» **Page extract**:
————————
McCain, Graham and Ayotte, known on Capitol Hill as the "three amigos," often travel together overseas and publicly critique the administration's handling of foreign affairs. King is a Long Island congressman whose role as a senior member of the House Intelligence Committee and the former chairman of the House Homeland Security Committee permits him close access to senior intelligence, law enforcement and national security officials.

As Republicans called on the administration to handle the suspect differently than currently planned, some congressional Democrats urged the Justice Department to maintain its current course.

Rep. Adam Schiff (D-Calif.), a member of the House Intelligence Committee, said the administration "should resist hasty calls" to treat Tsarnaev as an enemy combatant. "This is not a foreign national caught on an enemy battlefield, but an American citizen arrested on American soil," he said. "The Justice Department has demonstrated a far greater ability to successfully prosecute suspected terrorists in federal courts than the military commissions have thus far been able to show."

King's successor on the Homeland Security panel, Rep. Michael McCaul (R-Texas), said late Friday that the committee plans to hold hearings in the coming weeks to review how federal agencies responded to the bombings and conducted its investigation.
————————
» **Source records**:
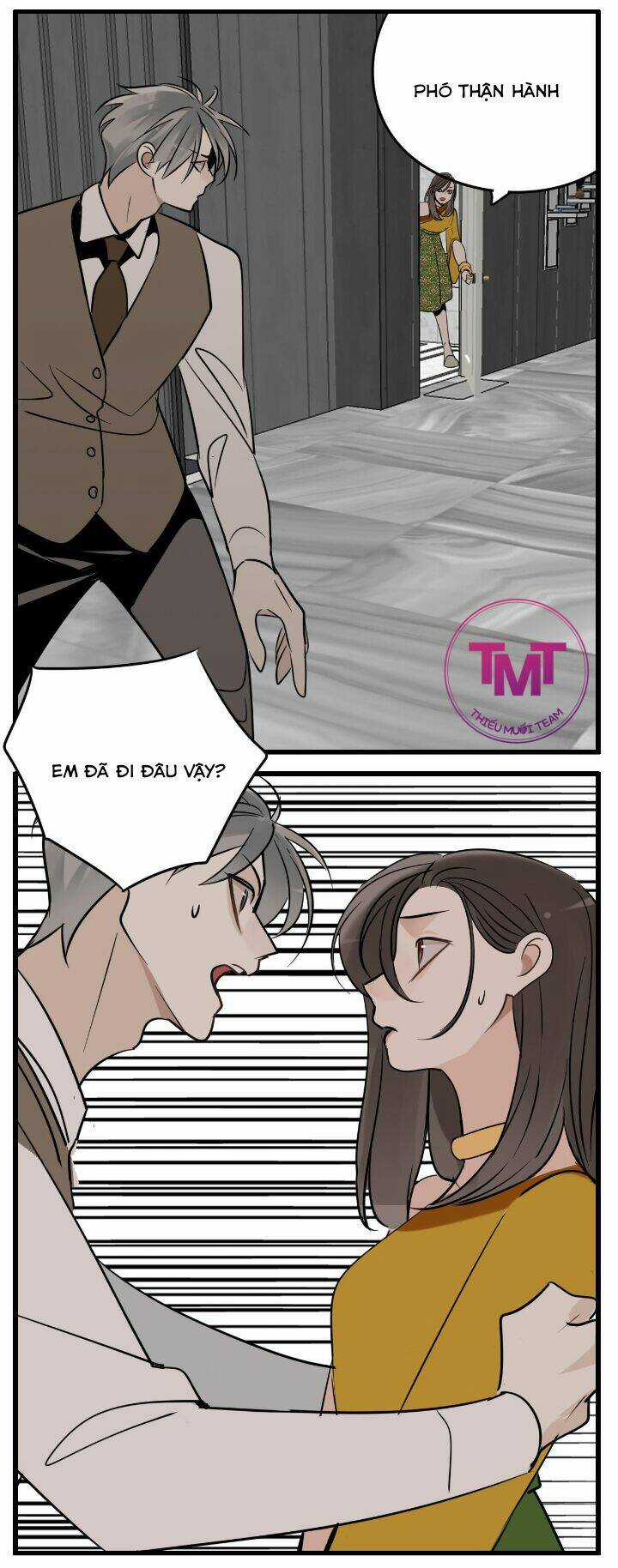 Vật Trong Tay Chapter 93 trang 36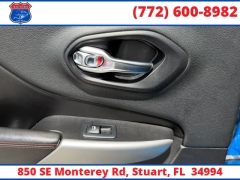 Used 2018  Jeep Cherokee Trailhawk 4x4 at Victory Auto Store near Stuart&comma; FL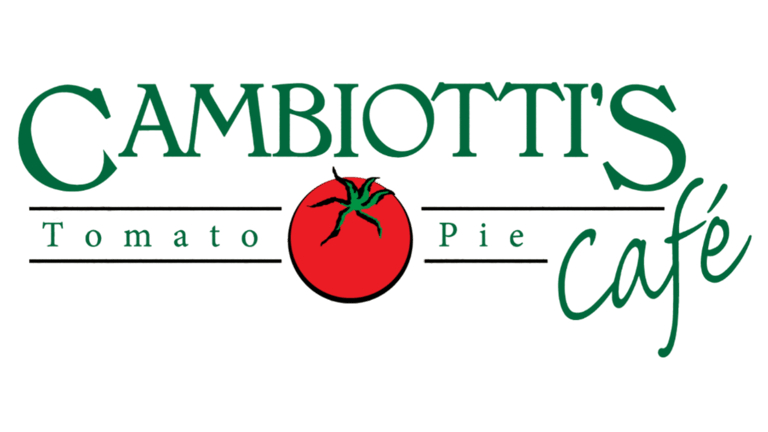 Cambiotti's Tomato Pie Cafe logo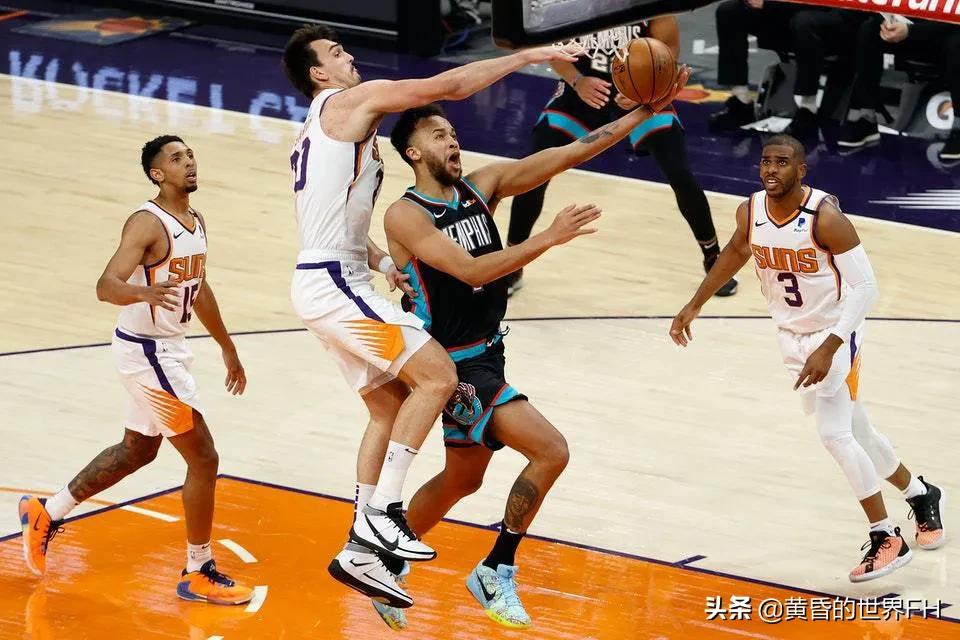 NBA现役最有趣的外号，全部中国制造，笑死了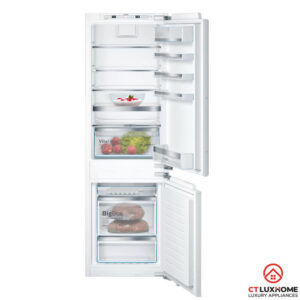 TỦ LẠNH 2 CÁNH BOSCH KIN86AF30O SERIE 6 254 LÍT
————————
» **Check your understanding**:
1: Answer these questions from the news excerpt:
(a) Which House committee did King formerly chair?
(b) What does Schiff say the administration should resist?
(c) What does McCaul say the committee plans to hold in the coming weeks?
2: Reproduce the news excerpt from "McCain, Graham and" to "national security officials.".

» **Results in order**:
1:
(a) The House Homeland Security Committee.
(b) "Hasty calls" to treat Tsarnaev as an enemy combatant.
(c) Hearings.

2:
McCain, Graham and Ayotte, known on Capitol Hill as the "three amigos," often travel together overseas and publicly critique the administration's handling of foreign affairs. King is a Long Island congressman whose role as a senior member of the House Intelligence Committee and the former chairman of the House Homeland Security Committee permits him close access to senior intelligence, law enforcement and national security officials.